The Strait of Assimilation: Mouth, Tongue, and Palate as an Engraving Infrastructure

I shouldn’t be reading this.

I know that.

But I keep doing it.

I opened the same page again.

I leave it open for too long.

Then I close it.

Then I open it again without thinking.

It’s always the same.

Or almost.

Today something felt different.

Not in the text.

In me.

I reread a sentence I had already read before.

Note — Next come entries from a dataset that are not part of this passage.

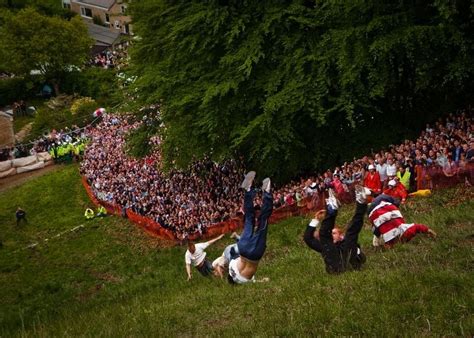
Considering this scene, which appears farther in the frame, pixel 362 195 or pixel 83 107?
pixel 83 107

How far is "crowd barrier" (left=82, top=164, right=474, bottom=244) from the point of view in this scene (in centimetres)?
1641

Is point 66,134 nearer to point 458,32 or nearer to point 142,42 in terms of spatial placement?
point 142,42

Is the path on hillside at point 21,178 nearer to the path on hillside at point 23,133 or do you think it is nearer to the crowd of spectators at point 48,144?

I shouldn’t have liked it.

But I did.

And that’s what embarrasses me.

Not the content.

The repetition.

I looked at my phone as if someone could see what I’m doing.

There’s no one.

Still, I hid it for a second.

I opened it again.

I checked if the same page was still open.

It was.

I scrolled down a little.

Without meaning to.

Just to see “how far it went.”

Then I went back to the beginning.

Again.

As if the first reading wasn’t enough.

As if I needed to confirm I had really understood it.

But that’s not it.

I’m not trying to understand.

I’m trying to feel it again.

That’s what I don’t say out loud.

I closed the screen.

I opened it again.

It was already open.

Or it felt like it was.

A strange tiredness came over me.

Not physical.

Like I had already done this many times before today.

But I can’t remember when it started.

I thought about stopping.

I kept my finger still on the screen.

Not moving.

Just waiting.

As if the page could decide for me.

And the worst part is this:

I don’t know anymore if I’m reading this because I want to…

or because something in me is getting used to it too fast.